* **Extracted records**
════════════════

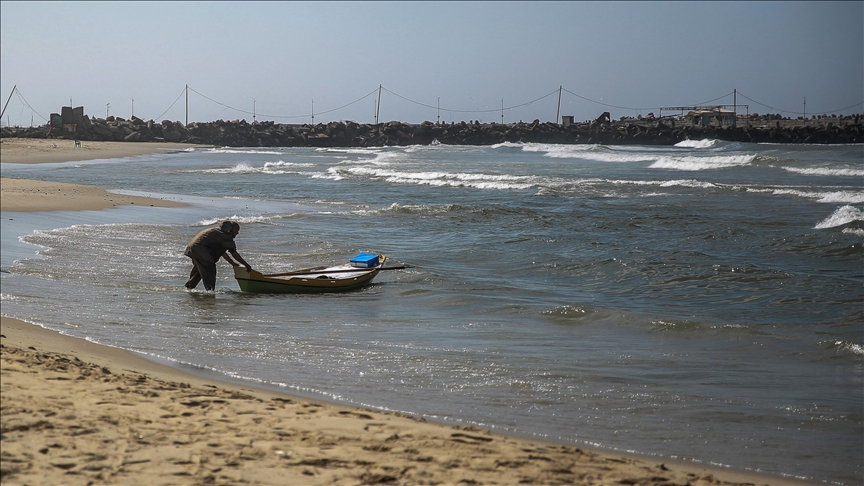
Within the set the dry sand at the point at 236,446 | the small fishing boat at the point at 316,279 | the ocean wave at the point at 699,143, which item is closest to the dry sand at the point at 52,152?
the small fishing boat at the point at 316,279

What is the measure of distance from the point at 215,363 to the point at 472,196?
17.8m

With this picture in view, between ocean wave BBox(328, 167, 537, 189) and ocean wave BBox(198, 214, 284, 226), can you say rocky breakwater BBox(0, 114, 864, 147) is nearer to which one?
ocean wave BBox(328, 167, 537, 189)

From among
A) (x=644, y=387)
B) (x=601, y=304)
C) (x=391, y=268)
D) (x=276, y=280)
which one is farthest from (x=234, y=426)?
(x=391, y=268)

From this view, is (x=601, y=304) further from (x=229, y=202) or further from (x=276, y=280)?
(x=229, y=202)

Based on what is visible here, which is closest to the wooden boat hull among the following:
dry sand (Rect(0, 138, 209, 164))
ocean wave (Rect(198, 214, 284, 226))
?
ocean wave (Rect(198, 214, 284, 226))

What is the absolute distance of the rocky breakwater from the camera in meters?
56.4

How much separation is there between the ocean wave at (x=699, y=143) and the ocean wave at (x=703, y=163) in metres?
19.0

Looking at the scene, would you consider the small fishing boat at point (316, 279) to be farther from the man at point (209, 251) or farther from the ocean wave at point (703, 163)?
the ocean wave at point (703, 163)

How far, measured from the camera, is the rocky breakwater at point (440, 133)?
56406 millimetres

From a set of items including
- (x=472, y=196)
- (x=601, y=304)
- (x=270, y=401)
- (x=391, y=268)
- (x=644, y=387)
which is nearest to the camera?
(x=270, y=401)

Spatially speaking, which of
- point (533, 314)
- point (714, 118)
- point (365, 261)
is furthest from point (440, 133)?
point (533, 314)

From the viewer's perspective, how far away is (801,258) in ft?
41.6

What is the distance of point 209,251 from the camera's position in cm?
895

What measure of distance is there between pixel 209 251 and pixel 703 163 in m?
31.3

════════════════

* **Written problem**
Give back exactly the lines from the line containing "What is the measure" to the end of the entries, and no other lines.

* **Expected output**
What is the measure of distance from the point at 215,363 to the point at 472,196?
17.8m

With this picture in view, between ocean wave BBox(328, 167, 537, 189) and ocean wave BBox(198, 214, 284, 226), can you say rocky breakwater BBox(0, 114, 864, 147) is nearer to which one?
ocean wave BBox(328, 167, 537, 189)

From among
A) (x=644, y=387)
B) (x=601, y=304)
C) (x=391, y=268)
D) (x=276, y=280)
which one is farthest from (x=234, y=426)?
(x=391, y=268)

From this view, is (x=601, y=304) further from (x=229, y=202) or further from (x=276, y=280)?
(x=229, y=202)

Based on what is visible here, which is closest to the wooden boat hull among the following:
dry sand (Rect(0, 138, 209, 164))
ocean wave (Rect(198, 214, 284, 226))
?
ocean wave (Rect(198, 214, 284, 226))

What is the absolute distance of the rocky breakwater from the camera in meters?
56.4

How much separation is there between the ocean wave at (x=699, y=143) and the ocean wave at (x=703, y=163) in metres?
19.0

Looking at the scene, would you consider the small fishing boat at point (316, 279) to be farther from the man at point (209, 251) or farther from the ocean wave at point (703, 163)?
the ocean wave at point (703, 163)

How far, measured from the camera, is the rocky breakwater at point (440, 133)?
56406 millimetres

From a set of items including
- (x=472, y=196)
- (x=601, y=304)
- (x=270, y=401)
- (x=391, y=268)
- (x=644, y=387)
which is nearest to the camera?
(x=270, y=401)

Spatially speaking, which of
- point (533, 314)
- point (714, 118)
- point (365, 261)
is furthest from point (440, 133)?
point (533, 314)

From the viewer's perspective, how far away is (801,258) in ft?
41.6

What is the distance of point 209,251 from the camera's position in cm?
895

What measure of distance is there between pixel 209 251 and pixel 703 163 in m?
31.3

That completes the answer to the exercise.